#### SUPPLIED DATA:
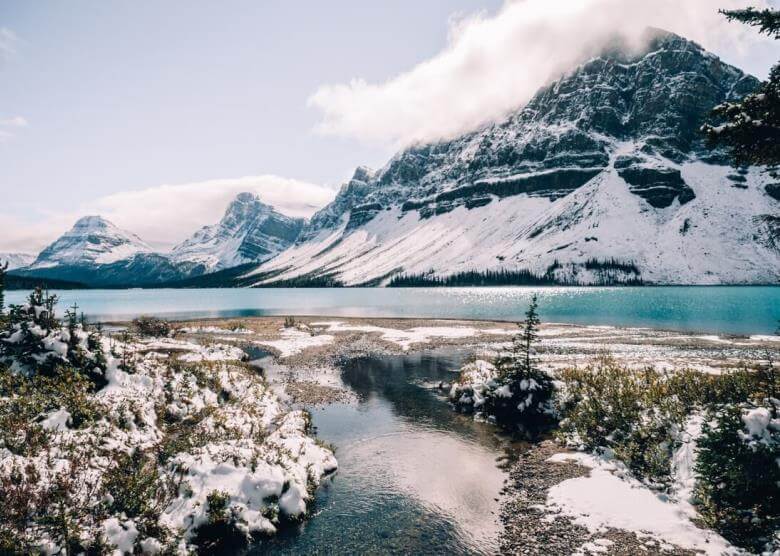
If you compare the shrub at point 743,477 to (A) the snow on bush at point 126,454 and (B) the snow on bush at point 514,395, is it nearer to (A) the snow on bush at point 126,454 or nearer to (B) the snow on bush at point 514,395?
(B) the snow on bush at point 514,395

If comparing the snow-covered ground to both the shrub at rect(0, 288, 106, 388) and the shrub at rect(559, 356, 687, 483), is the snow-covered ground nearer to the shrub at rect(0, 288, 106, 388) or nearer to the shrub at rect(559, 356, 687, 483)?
the shrub at rect(559, 356, 687, 483)

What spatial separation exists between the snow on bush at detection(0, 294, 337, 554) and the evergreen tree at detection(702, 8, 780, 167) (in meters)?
21.2

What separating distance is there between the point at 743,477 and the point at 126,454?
22.5 meters

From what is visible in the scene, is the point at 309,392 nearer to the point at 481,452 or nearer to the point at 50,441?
the point at 481,452

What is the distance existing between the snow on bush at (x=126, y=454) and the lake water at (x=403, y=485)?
4.69 ft

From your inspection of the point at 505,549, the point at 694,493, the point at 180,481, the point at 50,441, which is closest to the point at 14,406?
the point at 50,441

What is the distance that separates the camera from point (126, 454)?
16547 millimetres

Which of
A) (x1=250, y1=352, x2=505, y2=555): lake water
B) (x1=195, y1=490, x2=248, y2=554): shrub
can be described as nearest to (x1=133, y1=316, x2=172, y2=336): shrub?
(x1=250, y1=352, x2=505, y2=555): lake water

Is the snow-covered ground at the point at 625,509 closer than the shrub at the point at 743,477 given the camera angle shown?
No

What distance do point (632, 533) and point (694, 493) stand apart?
3.19 m

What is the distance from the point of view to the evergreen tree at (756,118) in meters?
13.3

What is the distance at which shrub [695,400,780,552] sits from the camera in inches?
514

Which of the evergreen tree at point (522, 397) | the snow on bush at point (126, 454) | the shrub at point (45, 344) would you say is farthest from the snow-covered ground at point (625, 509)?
the shrub at point (45, 344)

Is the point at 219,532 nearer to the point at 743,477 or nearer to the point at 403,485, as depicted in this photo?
the point at 403,485
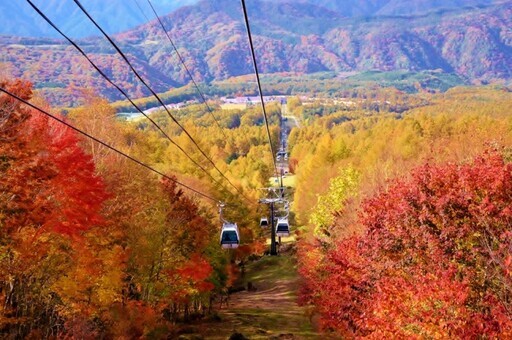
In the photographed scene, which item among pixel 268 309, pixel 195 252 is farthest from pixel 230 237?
pixel 268 309

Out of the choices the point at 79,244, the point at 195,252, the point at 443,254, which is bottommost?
the point at 443,254

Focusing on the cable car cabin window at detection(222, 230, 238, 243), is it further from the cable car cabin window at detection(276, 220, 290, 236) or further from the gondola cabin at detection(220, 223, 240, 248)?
the cable car cabin window at detection(276, 220, 290, 236)

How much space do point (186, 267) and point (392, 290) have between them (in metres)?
17.9

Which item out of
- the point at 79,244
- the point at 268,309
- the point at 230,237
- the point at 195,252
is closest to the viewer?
the point at 79,244

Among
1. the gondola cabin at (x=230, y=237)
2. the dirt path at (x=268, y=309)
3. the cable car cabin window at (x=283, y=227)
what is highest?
the cable car cabin window at (x=283, y=227)

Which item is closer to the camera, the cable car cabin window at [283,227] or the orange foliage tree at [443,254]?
the orange foliage tree at [443,254]

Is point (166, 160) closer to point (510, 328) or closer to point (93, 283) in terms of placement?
point (93, 283)

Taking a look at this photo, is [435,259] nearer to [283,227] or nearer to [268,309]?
[283,227]

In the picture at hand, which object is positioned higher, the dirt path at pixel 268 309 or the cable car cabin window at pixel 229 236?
the cable car cabin window at pixel 229 236

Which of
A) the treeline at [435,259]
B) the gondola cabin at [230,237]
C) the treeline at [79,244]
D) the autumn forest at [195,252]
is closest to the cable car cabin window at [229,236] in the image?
the gondola cabin at [230,237]

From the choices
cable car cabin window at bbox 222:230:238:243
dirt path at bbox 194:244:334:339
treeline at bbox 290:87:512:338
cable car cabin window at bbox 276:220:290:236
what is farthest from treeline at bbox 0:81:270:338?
cable car cabin window at bbox 276:220:290:236

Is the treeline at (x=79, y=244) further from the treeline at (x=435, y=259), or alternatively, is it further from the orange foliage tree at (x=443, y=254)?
the orange foliage tree at (x=443, y=254)

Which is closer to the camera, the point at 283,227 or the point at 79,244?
the point at 79,244

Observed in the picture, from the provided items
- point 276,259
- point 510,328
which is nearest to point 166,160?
point 276,259
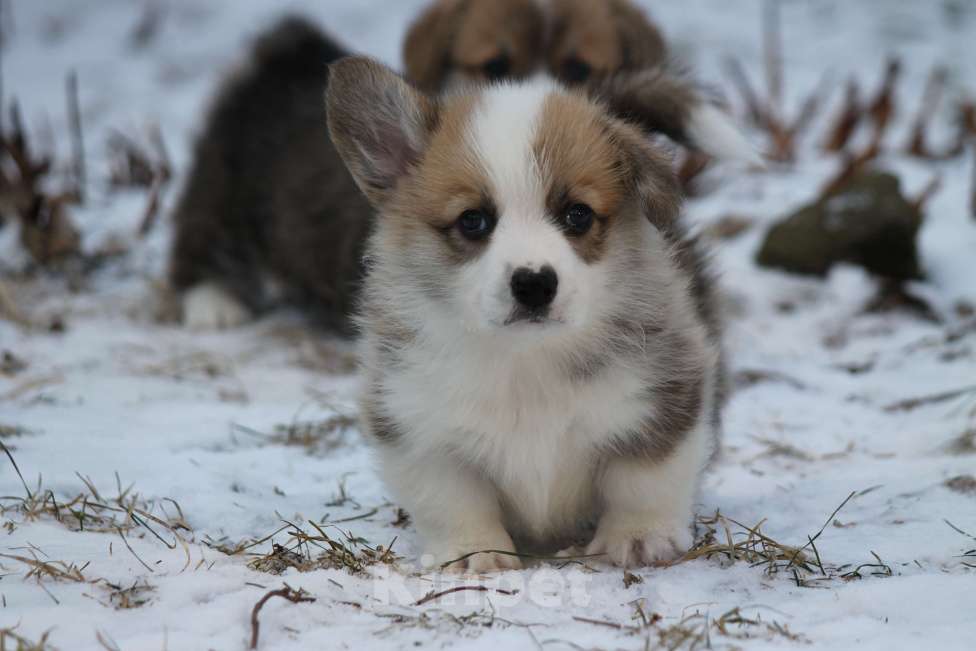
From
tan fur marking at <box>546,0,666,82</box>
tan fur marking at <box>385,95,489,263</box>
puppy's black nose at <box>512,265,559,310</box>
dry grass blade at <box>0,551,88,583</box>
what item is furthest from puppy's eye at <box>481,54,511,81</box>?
dry grass blade at <box>0,551,88,583</box>

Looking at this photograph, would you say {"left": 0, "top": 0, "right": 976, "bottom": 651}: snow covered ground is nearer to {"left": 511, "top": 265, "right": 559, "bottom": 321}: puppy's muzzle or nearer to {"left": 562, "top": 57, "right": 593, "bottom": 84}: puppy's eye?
{"left": 511, "top": 265, "right": 559, "bottom": 321}: puppy's muzzle

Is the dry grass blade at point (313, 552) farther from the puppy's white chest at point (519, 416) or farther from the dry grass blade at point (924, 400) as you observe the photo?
the dry grass blade at point (924, 400)

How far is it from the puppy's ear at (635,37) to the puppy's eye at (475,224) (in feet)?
7.86

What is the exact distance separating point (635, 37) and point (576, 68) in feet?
1.11

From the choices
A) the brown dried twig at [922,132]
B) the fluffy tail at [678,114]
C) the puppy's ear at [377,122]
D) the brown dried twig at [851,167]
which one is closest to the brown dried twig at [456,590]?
the puppy's ear at [377,122]

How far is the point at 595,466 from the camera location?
2342mm

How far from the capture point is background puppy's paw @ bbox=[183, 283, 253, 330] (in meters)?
5.06

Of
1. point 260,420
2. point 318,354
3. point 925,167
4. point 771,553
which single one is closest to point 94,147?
point 318,354

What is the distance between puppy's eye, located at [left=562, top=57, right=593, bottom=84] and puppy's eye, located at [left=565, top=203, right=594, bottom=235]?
2.31 m

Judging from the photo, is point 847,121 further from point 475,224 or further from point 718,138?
point 475,224

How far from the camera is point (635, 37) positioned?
4.66 metres

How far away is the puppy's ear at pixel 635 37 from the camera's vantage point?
460cm

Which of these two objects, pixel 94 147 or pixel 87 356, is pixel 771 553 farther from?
pixel 94 147

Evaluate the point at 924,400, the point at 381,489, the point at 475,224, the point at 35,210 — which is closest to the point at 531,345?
the point at 475,224
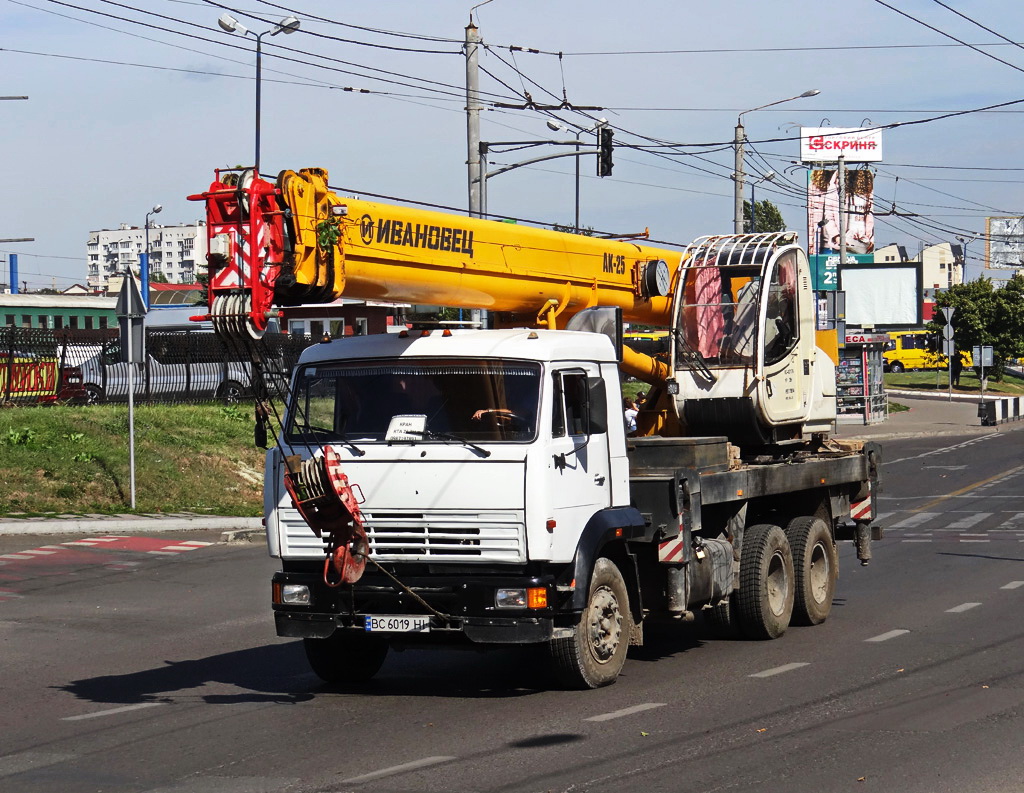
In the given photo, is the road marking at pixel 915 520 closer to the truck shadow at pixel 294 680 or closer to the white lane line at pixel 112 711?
the truck shadow at pixel 294 680

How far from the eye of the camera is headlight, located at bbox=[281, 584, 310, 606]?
9375 mm

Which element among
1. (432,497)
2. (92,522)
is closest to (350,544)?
(432,497)

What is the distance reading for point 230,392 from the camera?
32.4 meters

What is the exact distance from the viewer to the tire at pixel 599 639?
30.6 ft

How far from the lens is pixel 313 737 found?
830 cm

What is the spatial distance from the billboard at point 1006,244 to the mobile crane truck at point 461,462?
451 ft

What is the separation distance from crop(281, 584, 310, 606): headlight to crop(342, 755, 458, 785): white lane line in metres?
2.02

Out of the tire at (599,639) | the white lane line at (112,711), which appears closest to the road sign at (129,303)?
the white lane line at (112,711)

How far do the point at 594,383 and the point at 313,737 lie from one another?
3199 mm

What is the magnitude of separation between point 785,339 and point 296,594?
574cm

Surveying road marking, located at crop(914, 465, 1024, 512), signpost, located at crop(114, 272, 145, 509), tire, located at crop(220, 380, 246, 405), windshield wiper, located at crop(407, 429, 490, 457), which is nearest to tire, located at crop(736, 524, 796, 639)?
windshield wiper, located at crop(407, 429, 490, 457)

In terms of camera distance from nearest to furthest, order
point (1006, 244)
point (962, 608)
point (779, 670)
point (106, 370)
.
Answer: point (779, 670), point (962, 608), point (106, 370), point (1006, 244)

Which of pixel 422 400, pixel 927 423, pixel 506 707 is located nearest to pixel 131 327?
pixel 422 400

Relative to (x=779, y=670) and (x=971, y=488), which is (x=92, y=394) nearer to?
(x=971, y=488)
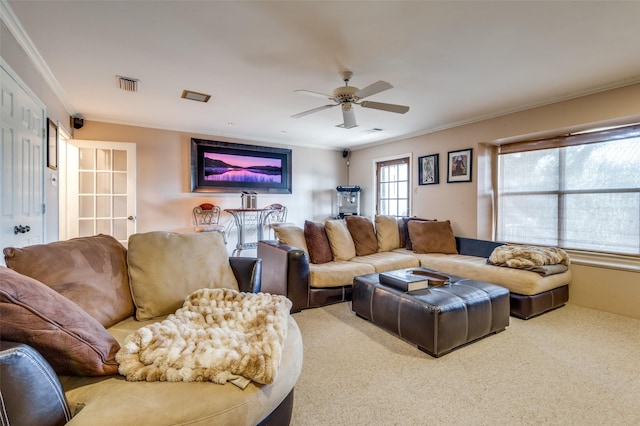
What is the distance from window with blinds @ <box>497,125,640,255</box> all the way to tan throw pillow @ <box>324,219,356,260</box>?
228 centimetres

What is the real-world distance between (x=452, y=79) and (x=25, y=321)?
3.33m

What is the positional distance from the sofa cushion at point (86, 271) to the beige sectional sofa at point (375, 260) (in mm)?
1518

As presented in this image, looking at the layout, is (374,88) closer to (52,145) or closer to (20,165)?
(20,165)

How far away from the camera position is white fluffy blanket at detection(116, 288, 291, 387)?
42.0 inches

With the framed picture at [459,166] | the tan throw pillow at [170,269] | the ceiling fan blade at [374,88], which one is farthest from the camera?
the framed picture at [459,166]

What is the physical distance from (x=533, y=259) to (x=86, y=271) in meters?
3.70

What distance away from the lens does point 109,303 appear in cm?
153

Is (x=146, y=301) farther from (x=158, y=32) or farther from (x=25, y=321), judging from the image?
(x=158, y=32)

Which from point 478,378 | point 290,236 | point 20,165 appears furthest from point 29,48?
point 478,378

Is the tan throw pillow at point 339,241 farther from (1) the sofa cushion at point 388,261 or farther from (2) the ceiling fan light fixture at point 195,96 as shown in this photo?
(2) the ceiling fan light fixture at point 195,96

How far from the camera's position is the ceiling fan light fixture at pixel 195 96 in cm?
316

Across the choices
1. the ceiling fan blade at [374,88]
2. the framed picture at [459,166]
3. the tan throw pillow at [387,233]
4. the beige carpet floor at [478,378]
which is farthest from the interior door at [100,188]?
the framed picture at [459,166]

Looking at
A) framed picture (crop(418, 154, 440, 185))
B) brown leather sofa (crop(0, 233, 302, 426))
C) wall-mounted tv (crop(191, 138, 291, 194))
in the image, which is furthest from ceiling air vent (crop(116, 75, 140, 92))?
framed picture (crop(418, 154, 440, 185))

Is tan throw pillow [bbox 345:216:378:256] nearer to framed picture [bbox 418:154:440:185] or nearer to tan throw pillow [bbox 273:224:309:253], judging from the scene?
tan throw pillow [bbox 273:224:309:253]
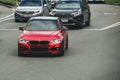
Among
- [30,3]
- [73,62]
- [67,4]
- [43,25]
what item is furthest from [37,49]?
[30,3]

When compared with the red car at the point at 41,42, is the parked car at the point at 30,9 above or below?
below

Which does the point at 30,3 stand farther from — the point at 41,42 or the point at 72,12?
the point at 41,42

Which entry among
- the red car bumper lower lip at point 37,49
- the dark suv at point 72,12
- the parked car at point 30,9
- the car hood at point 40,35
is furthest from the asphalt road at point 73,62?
the parked car at point 30,9

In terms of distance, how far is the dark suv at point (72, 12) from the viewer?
33.5m

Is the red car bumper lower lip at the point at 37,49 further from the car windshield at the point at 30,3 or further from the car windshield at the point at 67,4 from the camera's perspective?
the car windshield at the point at 30,3

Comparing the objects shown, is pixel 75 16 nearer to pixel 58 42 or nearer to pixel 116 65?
pixel 58 42

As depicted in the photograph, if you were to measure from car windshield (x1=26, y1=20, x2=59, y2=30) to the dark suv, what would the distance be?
11.7 meters

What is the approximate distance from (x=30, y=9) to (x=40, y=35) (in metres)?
20.4

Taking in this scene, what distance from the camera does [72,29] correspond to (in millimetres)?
33656

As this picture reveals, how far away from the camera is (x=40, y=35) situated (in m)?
20.0

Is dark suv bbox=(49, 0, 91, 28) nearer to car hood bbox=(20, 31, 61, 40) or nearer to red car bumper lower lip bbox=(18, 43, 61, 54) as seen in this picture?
car hood bbox=(20, 31, 61, 40)

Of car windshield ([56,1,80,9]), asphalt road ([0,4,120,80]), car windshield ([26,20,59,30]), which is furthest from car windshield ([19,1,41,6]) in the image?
car windshield ([26,20,59,30])

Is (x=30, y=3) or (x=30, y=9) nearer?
(x=30, y=9)

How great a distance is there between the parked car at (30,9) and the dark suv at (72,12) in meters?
4.51
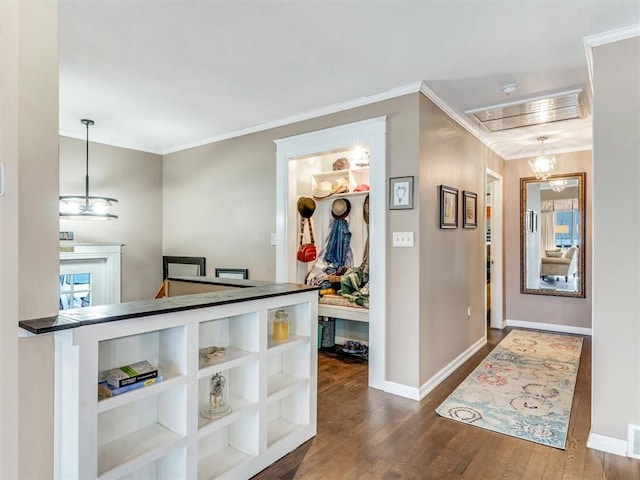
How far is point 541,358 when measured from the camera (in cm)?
388

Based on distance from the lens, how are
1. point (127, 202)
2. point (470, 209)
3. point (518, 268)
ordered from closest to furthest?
1. point (470, 209)
2. point (127, 202)
3. point (518, 268)

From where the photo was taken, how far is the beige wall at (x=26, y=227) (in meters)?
1.33

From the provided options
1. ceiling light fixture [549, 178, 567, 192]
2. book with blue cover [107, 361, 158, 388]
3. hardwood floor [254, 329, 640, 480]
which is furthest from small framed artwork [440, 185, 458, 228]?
book with blue cover [107, 361, 158, 388]

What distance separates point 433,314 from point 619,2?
7.60 feet

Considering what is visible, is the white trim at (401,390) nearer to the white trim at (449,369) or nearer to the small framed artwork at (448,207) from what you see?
the white trim at (449,369)

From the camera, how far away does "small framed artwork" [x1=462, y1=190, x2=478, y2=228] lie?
150 inches

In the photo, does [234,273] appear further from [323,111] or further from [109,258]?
[323,111]

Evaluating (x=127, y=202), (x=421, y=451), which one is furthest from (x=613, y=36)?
(x=127, y=202)

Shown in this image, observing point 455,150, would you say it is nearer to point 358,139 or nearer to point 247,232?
point 358,139

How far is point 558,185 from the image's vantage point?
509 centimetres

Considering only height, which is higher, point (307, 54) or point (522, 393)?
point (307, 54)

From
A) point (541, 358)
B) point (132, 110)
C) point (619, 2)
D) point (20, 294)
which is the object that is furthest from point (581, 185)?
point (20, 294)

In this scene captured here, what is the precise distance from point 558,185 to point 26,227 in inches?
225

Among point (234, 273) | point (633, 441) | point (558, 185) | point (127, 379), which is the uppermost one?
point (558, 185)
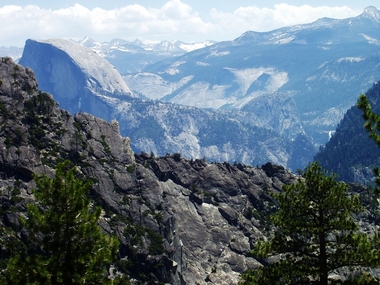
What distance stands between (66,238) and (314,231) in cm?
1953

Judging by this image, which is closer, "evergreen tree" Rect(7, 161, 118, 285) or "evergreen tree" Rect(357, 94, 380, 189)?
"evergreen tree" Rect(357, 94, 380, 189)

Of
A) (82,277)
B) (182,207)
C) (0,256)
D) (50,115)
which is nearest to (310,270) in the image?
(82,277)

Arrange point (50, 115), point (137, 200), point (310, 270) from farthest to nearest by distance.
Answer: point (50, 115)
point (137, 200)
point (310, 270)

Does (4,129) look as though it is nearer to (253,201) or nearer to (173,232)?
(173,232)

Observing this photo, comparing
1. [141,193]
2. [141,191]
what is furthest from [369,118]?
[141,191]

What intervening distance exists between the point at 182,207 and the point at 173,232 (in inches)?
598

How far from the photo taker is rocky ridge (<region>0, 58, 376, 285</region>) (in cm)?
11631

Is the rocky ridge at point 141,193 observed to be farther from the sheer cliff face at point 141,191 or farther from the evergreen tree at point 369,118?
the evergreen tree at point 369,118

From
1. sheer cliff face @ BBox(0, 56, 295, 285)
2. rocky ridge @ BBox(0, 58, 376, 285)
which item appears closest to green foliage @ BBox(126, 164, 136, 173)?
sheer cliff face @ BBox(0, 56, 295, 285)

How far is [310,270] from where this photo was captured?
42.0m

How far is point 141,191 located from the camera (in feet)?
452

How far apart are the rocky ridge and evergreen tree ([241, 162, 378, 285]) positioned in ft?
232

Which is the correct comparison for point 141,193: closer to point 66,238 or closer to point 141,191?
point 141,191

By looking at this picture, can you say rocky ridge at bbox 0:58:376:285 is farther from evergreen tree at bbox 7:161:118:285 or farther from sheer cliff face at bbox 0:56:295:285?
evergreen tree at bbox 7:161:118:285
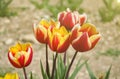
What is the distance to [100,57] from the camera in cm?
506

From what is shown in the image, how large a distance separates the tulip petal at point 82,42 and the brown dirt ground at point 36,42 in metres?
2.16

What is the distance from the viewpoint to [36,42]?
5.36m

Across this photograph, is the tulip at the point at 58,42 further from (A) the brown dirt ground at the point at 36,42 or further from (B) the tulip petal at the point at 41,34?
(A) the brown dirt ground at the point at 36,42

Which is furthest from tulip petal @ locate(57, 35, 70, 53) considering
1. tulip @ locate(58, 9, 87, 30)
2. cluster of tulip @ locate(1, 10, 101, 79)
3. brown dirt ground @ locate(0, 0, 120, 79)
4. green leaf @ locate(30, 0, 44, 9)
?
green leaf @ locate(30, 0, 44, 9)

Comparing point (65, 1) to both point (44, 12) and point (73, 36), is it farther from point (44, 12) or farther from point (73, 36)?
point (73, 36)

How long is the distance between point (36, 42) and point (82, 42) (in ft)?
9.94

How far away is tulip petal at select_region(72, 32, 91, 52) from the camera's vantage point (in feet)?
7.71

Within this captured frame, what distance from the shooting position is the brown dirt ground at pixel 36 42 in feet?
15.8

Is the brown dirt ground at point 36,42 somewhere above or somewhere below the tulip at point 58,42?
below

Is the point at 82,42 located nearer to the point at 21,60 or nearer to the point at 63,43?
the point at 63,43

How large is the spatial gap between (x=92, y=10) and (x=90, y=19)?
0.30 metres

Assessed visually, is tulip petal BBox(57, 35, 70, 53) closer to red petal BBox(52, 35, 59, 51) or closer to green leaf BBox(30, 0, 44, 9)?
red petal BBox(52, 35, 59, 51)

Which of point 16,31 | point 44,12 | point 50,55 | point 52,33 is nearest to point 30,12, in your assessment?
point 44,12

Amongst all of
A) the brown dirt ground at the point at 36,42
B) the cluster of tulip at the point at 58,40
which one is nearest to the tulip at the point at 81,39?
the cluster of tulip at the point at 58,40
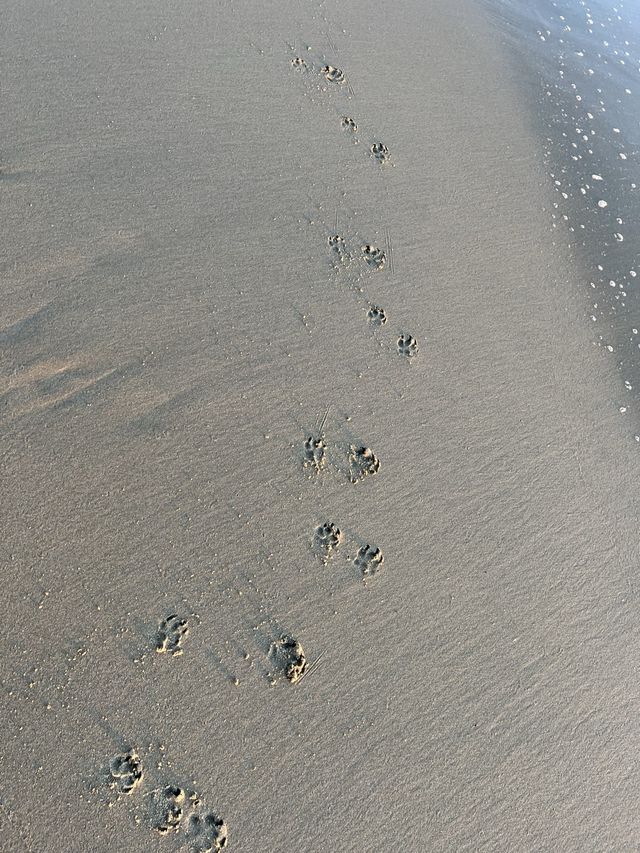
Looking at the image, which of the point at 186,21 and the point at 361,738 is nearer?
the point at 361,738

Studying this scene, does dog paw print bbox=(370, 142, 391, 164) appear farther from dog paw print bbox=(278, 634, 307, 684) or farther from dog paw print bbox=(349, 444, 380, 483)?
dog paw print bbox=(278, 634, 307, 684)

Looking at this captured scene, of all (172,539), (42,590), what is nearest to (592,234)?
(172,539)

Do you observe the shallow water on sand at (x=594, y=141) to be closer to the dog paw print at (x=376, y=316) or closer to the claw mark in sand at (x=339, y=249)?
the dog paw print at (x=376, y=316)

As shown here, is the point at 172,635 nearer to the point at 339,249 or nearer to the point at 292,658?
the point at 292,658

#### WHAT YOU WILL DO:
Write out exactly the lines starting with the one that holds "Looking at the image, which" and running through the last line above.

#### WRITTEN RESPONSE:
Looking at the image, which of the point at 186,21 and the point at 361,738 is nearer?
the point at 361,738

Studying this scene, does dog paw print bbox=(370, 142, 391, 164) appear farther from dog paw print bbox=(278, 634, 307, 684) or farther from dog paw print bbox=(349, 444, 380, 483)?
dog paw print bbox=(278, 634, 307, 684)

Looking at this captured scene, of all (172,539), (42,590), what is nearest to (592,234)?
(172,539)

Do you observe the shallow water on sand at (x=594, y=141) to be closer to the dog paw print at (x=376, y=316) or closer to the claw mark in sand at (x=339, y=249)?
the dog paw print at (x=376, y=316)

As shown here, is the point at 172,635 nearer to the point at 339,249 or nearer to the point at 292,658?
the point at 292,658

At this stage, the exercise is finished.